Retype the data that follows line by line, exactly, and leave its pictures out.

### MATERIAL SHOWN

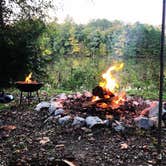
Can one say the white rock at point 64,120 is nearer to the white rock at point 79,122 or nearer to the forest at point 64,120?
the forest at point 64,120

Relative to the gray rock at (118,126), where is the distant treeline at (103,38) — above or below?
above

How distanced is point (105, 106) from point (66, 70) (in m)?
9.77

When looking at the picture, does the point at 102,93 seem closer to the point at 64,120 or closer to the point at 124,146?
the point at 64,120

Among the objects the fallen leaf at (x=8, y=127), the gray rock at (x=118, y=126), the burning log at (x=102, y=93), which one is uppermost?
the burning log at (x=102, y=93)

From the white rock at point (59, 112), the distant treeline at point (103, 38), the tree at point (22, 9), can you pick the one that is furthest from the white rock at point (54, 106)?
the distant treeline at point (103, 38)

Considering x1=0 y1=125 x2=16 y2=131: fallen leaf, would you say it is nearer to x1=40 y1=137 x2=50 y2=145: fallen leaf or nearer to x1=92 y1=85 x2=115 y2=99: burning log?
x1=40 y1=137 x2=50 y2=145: fallen leaf

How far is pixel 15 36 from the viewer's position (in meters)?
9.75

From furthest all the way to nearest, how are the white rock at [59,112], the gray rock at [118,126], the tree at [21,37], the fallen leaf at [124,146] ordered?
the tree at [21,37], the white rock at [59,112], the gray rock at [118,126], the fallen leaf at [124,146]

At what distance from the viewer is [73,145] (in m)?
4.64

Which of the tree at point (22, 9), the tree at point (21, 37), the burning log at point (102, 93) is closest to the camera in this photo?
the burning log at point (102, 93)

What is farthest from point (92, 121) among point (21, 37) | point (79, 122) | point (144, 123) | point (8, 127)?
point (21, 37)

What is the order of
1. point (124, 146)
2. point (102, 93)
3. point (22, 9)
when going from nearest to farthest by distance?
point (124, 146) → point (102, 93) → point (22, 9)

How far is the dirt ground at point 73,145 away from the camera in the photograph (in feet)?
13.5

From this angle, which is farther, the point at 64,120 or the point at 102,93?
the point at 102,93
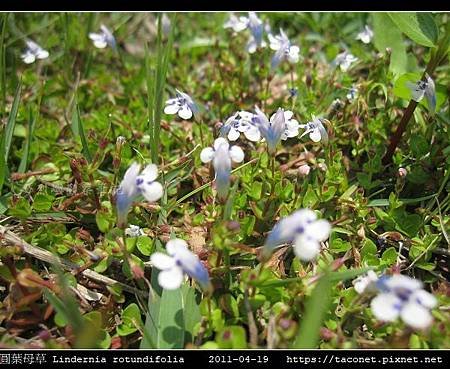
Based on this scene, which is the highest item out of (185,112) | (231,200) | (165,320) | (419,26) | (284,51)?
(284,51)

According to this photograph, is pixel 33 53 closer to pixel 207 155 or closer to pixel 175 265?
pixel 207 155

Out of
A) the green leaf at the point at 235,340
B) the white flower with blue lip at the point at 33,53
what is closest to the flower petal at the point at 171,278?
the green leaf at the point at 235,340

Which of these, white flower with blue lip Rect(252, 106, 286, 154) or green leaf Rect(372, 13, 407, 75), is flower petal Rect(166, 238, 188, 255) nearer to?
white flower with blue lip Rect(252, 106, 286, 154)

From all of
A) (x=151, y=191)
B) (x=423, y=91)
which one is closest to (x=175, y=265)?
(x=151, y=191)

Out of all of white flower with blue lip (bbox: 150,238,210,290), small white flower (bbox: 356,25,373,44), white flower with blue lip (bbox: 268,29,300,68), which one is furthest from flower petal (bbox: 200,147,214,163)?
small white flower (bbox: 356,25,373,44)

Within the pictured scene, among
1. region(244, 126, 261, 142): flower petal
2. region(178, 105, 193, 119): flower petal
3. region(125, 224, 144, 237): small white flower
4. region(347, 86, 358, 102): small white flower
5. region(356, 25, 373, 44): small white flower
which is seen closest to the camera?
region(125, 224, 144, 237): small white flower
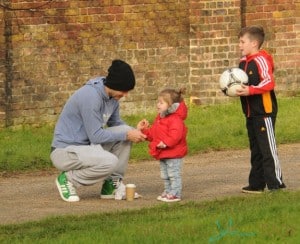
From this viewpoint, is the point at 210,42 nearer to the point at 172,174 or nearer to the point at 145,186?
the point at 145,186

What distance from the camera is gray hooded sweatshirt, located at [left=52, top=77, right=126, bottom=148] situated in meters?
11.1

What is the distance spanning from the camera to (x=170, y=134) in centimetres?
1100

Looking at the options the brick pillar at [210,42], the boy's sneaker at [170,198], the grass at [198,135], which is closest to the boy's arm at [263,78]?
the boy's sneaker at [170,198]

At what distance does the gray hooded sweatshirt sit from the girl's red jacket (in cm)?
32

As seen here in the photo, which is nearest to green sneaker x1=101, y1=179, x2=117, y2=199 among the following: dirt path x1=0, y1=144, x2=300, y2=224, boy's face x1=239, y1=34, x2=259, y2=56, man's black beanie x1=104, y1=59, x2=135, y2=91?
dirt path x1=0, y1=144, x2=300, y2=224

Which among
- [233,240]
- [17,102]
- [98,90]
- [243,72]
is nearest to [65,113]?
[98,90]

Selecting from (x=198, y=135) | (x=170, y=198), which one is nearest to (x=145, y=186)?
(x=170, y=198)

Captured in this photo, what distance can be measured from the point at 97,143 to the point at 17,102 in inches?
217

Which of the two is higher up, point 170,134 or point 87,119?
point 87,119

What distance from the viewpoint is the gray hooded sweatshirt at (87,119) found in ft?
36.6

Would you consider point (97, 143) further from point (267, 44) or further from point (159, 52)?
point (267, 44)

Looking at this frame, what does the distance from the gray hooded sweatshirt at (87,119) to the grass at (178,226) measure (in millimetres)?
955

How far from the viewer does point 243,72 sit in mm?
11312

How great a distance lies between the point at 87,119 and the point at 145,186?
58.4 inches
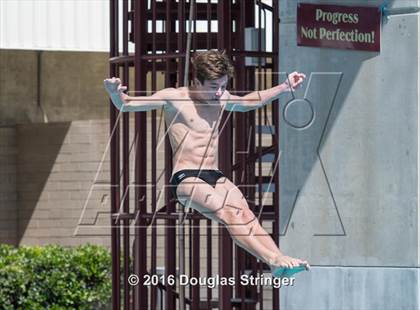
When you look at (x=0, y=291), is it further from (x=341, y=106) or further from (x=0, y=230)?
(x=341, y=106)

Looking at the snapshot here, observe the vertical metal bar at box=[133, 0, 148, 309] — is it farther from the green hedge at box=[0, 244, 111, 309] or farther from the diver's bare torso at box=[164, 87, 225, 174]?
the green hedge at box=[0, 244, 111, 309]

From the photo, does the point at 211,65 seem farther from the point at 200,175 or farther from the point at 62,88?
the point at 62,88

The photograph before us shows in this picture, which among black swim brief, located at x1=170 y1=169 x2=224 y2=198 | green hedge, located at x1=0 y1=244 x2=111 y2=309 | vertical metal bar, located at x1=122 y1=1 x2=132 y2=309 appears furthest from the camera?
green hedge, located at x1=0 y1=244 x2=111 y2=309

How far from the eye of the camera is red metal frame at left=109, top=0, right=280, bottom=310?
9719 mm

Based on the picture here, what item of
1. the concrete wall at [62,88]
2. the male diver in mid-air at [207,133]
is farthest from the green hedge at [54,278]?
the male diver in mid-air at [207,133]

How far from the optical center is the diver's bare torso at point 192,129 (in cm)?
816

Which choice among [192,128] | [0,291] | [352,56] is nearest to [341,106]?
[352,56]

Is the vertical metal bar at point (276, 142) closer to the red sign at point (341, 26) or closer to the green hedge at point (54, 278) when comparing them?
the red sign at point (341, 26)

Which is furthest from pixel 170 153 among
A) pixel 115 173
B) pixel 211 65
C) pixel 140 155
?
pixel 211 65

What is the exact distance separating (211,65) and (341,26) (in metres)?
2.40

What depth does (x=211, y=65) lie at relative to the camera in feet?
25.5

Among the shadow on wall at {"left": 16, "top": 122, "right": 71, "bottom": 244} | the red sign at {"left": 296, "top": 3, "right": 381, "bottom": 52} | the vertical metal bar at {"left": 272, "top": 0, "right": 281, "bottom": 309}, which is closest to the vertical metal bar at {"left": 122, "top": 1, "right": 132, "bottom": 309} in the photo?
the vertical metal bar at {"left": 272, "top": 0, "right": 281, "bottom": 309}

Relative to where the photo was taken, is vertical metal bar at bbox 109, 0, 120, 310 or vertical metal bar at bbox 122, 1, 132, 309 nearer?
vertical metal bar at bbox 122, 1, 132, 309

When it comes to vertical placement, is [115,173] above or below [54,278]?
above
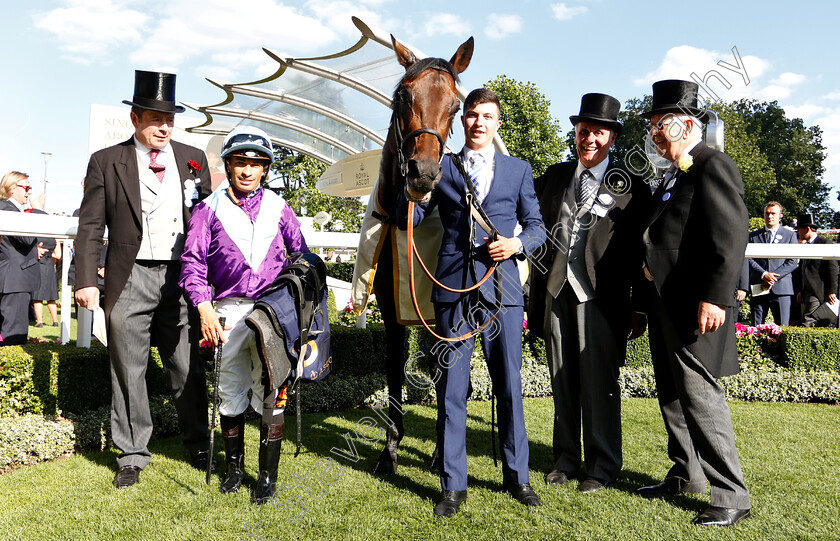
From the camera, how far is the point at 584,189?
12.4 ft

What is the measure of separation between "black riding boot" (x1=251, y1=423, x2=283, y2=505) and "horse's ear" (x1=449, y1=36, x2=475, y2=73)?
7.79 ft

######

--- ANSWER TO THIS PROBLEM ---
Can one say the white rock at point 64,120 is nearer to the white rock at point 79,122 or nearer to the forest at point 64,120?
the forest at point 64,120

Relative to the gray rock at (118,126), where is the distant treeline at (103,38) — above or below?
above

How distanced is point (105, 106) from point (66, 70) (in m)?
9.77

When looking at the picture, does the point at 102,93 seem closer to the point at 64,120 or closer to the point at 124,146?
the point at 64,120

Among the objects the fallen leaf at (x=8, y=127), the gray rock at (x=118, y=126), the burning log at (x=102, y=93), which one is uppermost?
the burning log at (x=102, y=93)

From the white rock at point (59, 112), the distant treeline at point (103, 38), the tree at point (22, 9), can you pick the one that is furthest from the white rock at point (54, 106)?
the distant treeline at point (103, 38)

Considering x1=0 y1=125 x2=16 y2=131: fallen leaf, would you say it is nearer to x1=40 y1=137 x2=50 y2=145: fallen leaf or nearer to x1=92 y1=85 x2=115 y2=99: burning log?
x1=40 y1=137 x2=50 y2=145: fallen leaf

How far is pixel 15 36 from the viewer's position (in meters)?
9.75

From furthest all the way to nearest, how are the white rock at [59,112], the gray rock at [118,126], the tree at [21,37], the fallen leaf at [124,146] ordered?
the tree at [21,37], the white rock at [59,112], the gray rock at [118,126], the fallen leaf at [124,146]

At what distance from the viewer is [73,145] (in m)?
4.64

Which of the tree at point (22, 9), the tree at point (21, 37), the burning log at point (102, 93) is closest to the camera in this photo?
the burning log at point (102, 93)

What is farthest from point (92, 121) among point (21, 37) | point (79, 122) | point (144, 123) | point (8, 127)?
point (21, 37)

What is the order of
1. point (124, 146)
2. point (102, 93)
3. point (22, 9)
when going from nearest to farthest by distance?
point (124, 146) → point (102, 93) → point (22, 9)

How far is the dirt ground at point 73,145 away from the camera in the photograph (in feet)?
13.5

From this angle, which is farther, the point at 64,120 or the point at 102,93?
the point at 102,93
Based on this scene, which is the highest item out of (185,112) | (231,200) | (165,320) | (419,26) | (284,51)?
(284,51)

According to this photograph, is pixel 33 53 closer to pixel 207 155 or closer to pixel 175 265?
pixel 207 155

Out of
A) the green leaf at the point at 235,340
B) the white flower with blue lip at the point at 33,53
what is closest to the flower petal at the point at 171,278?
the green leaf at the point at 235,340

Which of these, white flower with blue lip Rect(252, 106, 286, 154) or green leaf Rect(372, 13, 407, 75), is flower petal Rect(166, 238, 188, 255) nearer to?
white flower with blue lip Rect(252, 106, 286, 154)

From all of
A) (x=151, y=191)
B) (x=423, y=91)
which one is closest to (x=175, y=265)?
(x=151, y=191)

Out of all of white flower with blue lip (bbox: 150,238,210,290), small white flower (bbox: 356,25,373,44), white flower with blue lip (bbox: 268,29,300,68), which one is furthest from flower petal (bbox: 200,147,214,163)?
small white flower (bbox: 356,25,373,44)

Within the pictured scene, among
1. region(244, 126, 261, 142): flower petal
2. region(178, 105, 193, 119): flower petal
3. region(125, 224, 144, 237): small white flower
4. region(347, 86, 358, 102): small white flower
5. region(356, 25, 373, 44): small white flower
which is seen closest to the camera?
region(125, 224, 144, 237): small white flower
From this viewpoint, is the point at 210,42 nearer to the point at 172,174 or nearer to the point at 145,186?
the point at 145,186

What distance from the camera is gray hooded sweatshirt, located at [left=52, top=77, right=126, bottom=148] situated in meters?
11.1

What is the distance spanning from the camera to (x=170, y=134) in centimetres?
1100

Looking at the options the brick pillar at [210,42], the boy's sneaker at [170,198], the grass at [198,135], which is closest to the boy's arm at [263,78]?
the boy's sneaker at [170,198]

At what distance does the gray hooded sweatshirt sit from the girl's red jacket (in cm)?
32

As seen here in the photo, which is nearest to green sneaker x1=101, y1=179, x2=117, y2=199 among the following: dirt path x1=0, y1=144, x2=300, y2=224, boy's face x1=239, y1=34, x2=259, y2=56, man's black beanie x1=104, y1=59, x2=135, y2=91?
dirt path x1=0, y1=144, x2=300, y2=224

Which among
- [233,240]
- [17,102]
- [98,90]
- [243,72]
is nearest to [65,113]?
[98,90]

Selecting from (x=198, y=135) | (x=170, y=198), which one is nearest to (x=145, y=186)?
(x=170, y=198)

Captured in this photo, what distance can be measured from the point at 97,143 to the point at 17,102 in inches?
217

Which of the two is higher up, point 170,134 or point 87,119?
point 87,119

What distance from the viewpoint is the gray hooded sweatshirt at (87,119) found in ft?
36.6

Would you consider point (97, 143) further from point (267, 44) or further from point (159, 52)?
point (267, 44)

Looking at this frame, what does the distance from the gray hooded sweatshirt at (87,119) to the grass at (178,226) measure (in millimetres)?
955

How far from the viewer does point 243,72 sit in mm?
11312

How great a distance lies between the point at 87,119 and the point at 145,186?
58.4 inches
When you look at (x=0, y=291), is it further from (x=341, y=106) or further from (x=0, y=230)?
(x=341, y=106)

Looking at the snapshot here, observe the vertical metal bar at box=[133, 0, 148, 309] — is it farther from the green hedge at box=[0, 244, 111, 309] or farther from the diver's bare torso at box=[164, 87, 225, 174]?
the green hedge at box=[0, 244, 111, 309]

From the photo, does the point at 211,65 seem farther from the point at 200,175 or farther from the point at 62,88?
the point at 62,88

The photograph before us shows in this picture, which among black swim brief, located at x1=170 y1=169 x2=224 y2=198 | green hedge, located at x1=0 y1=244 x2=111 y2=309 | vertical metal bar, located at x1=122 y1=1 x2=132 y2=309 appears furthest from the camera?
green hedge, located at x1=0 y1=244 x2=111 y2=309

How far from the eye of the camera is red metal frame at left=109, top=0, right=280, bottom=310?
9719 mm

Based on the picture here, what item of
1. the concrete wall at [62,88]
2. the male diver in mid-air at [207,133]
is farthest from the green hedge at [54,278]?
the male diver in mid-air at [207,133]

How far from the optical center is the diver's bare torso at point 192,129 (in cm)?
816

Which choice among [192,128] | [0,291] | [352,56] is nearest to [341,106]?
[352,56]

Is the vertical metal bar at point (276, 142) closer to the red sign at point (341, 26) or closer to the green hedge at point (54, 278) when comparing them?
the red sign at point (341, 26)

Which is furthest from pixel 170 153 among
A) pixel 115 173
B) pixel 211 65
C) pixel 140 155
?
pixel 211 65

What is the exact distance separating (211,65) and (341,26) (in metres)?
2.40

What depth does (x=211, y=65) lie at relative to the camera in feet?
25.5

Among the shadow on wall at {"left": 16, "top": 122, "right": 71, "bottom": 244} | the red sign at {"left": 296, "top": 3, "right": 381, "bottom": 52} | the vertical metal bar at {"left": 272, "top": 0, "right": 281, "bottom": 309}, which is closest to the vertical metal bar at {"left": 122, "top": 1, "right": 132, "bottom": 309} in the photo?
the vertical metal bar at {"left": 272, "top": 0, "right": 281, "bottom": 309}

Relative to where the photo was taken, is vertical metal bar at bbox 109, 0, 120, 310 or vertical metal bar at bbox 122, 1, 132, 309 nearer?
vertical metal bar at bbox 122, 1, 132, 309

When it comes to vertical placement, is [115,173] above or below [54,278]?
above
From the camera, how far is the point at 584,189?
12.4 ft

What is the measure of separation between "black riding boot" (x1=251, y1=423, x2=283, y2=505) and "horse's ear" (x1=449, y1=36, x2=475, y2=73)?
7.79 ft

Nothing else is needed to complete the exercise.